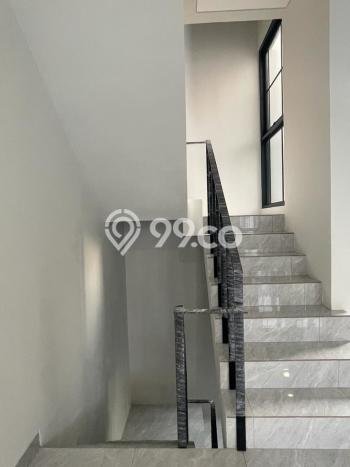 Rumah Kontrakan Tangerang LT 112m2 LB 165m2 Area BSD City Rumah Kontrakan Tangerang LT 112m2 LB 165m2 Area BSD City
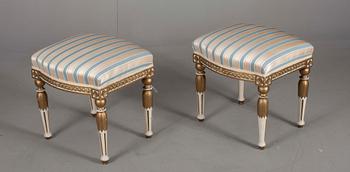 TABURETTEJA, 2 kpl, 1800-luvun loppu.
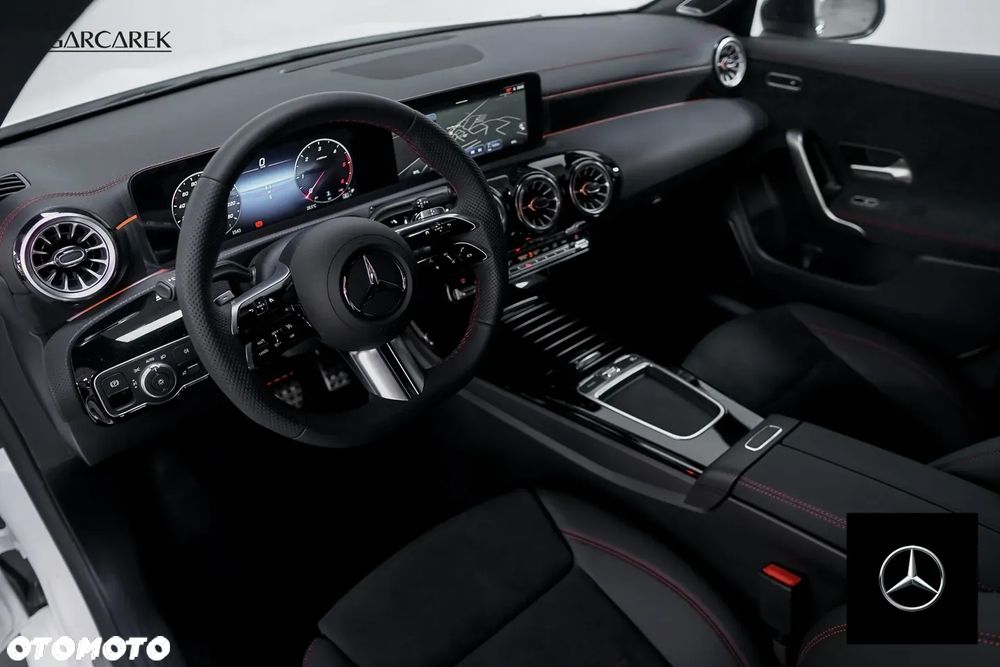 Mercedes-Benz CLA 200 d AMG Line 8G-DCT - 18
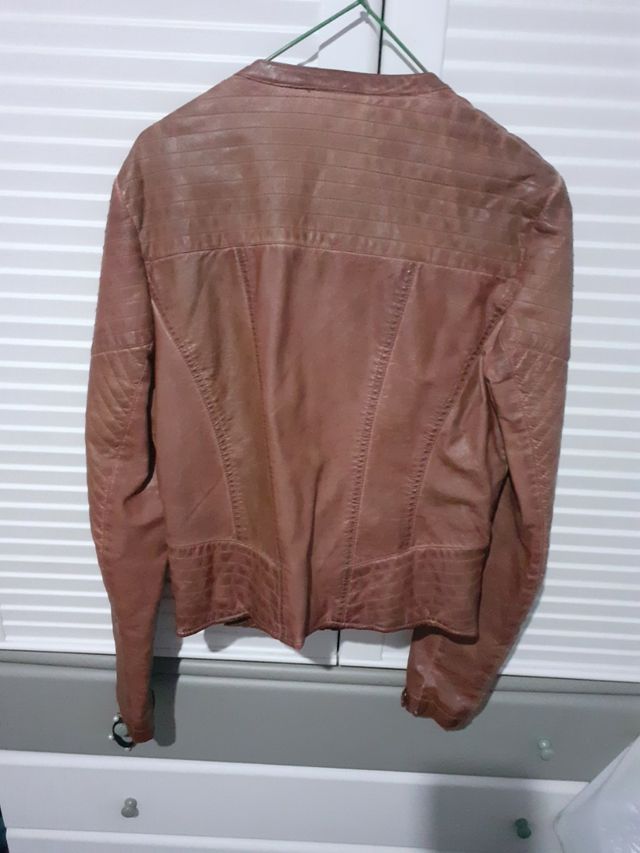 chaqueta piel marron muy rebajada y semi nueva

...

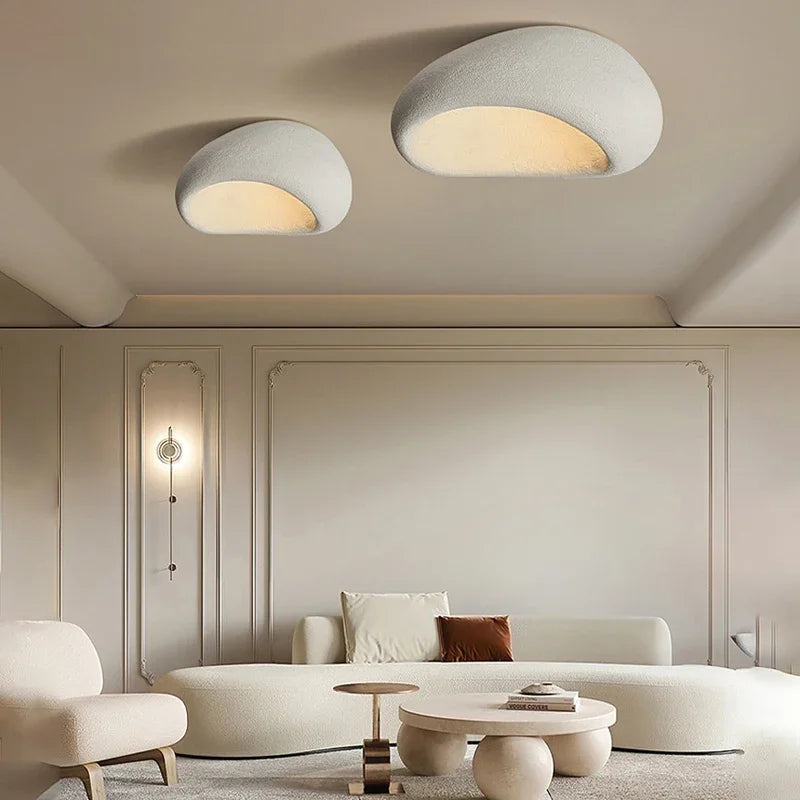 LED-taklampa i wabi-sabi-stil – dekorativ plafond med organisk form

_Instructions for the task_. Retype the lines beginning at the line that contains "Rumah Kontrakan Tangerang LT 112m2 LB 165m2 Area BSD City Rumah" and stopping after the line that contains "chaqueta piel marron", with both of those lines included. Leave the pictures out of your answer.

_Exercise output_.
 Rumah Kontrakan Tangerang LT 112m2 LB 165m2 Area BSD City Rumah Kontrakan Tangerang LT 112m2 LB 165m2 Area BSD City
 TABURETTEJA, 2 kpl, 1800-luvun loppu.
 Mercedes-Benz CLA 200 d AMG Line 8G-DCT - 18
 chaqueta piel marron muy rebajada y semi nueva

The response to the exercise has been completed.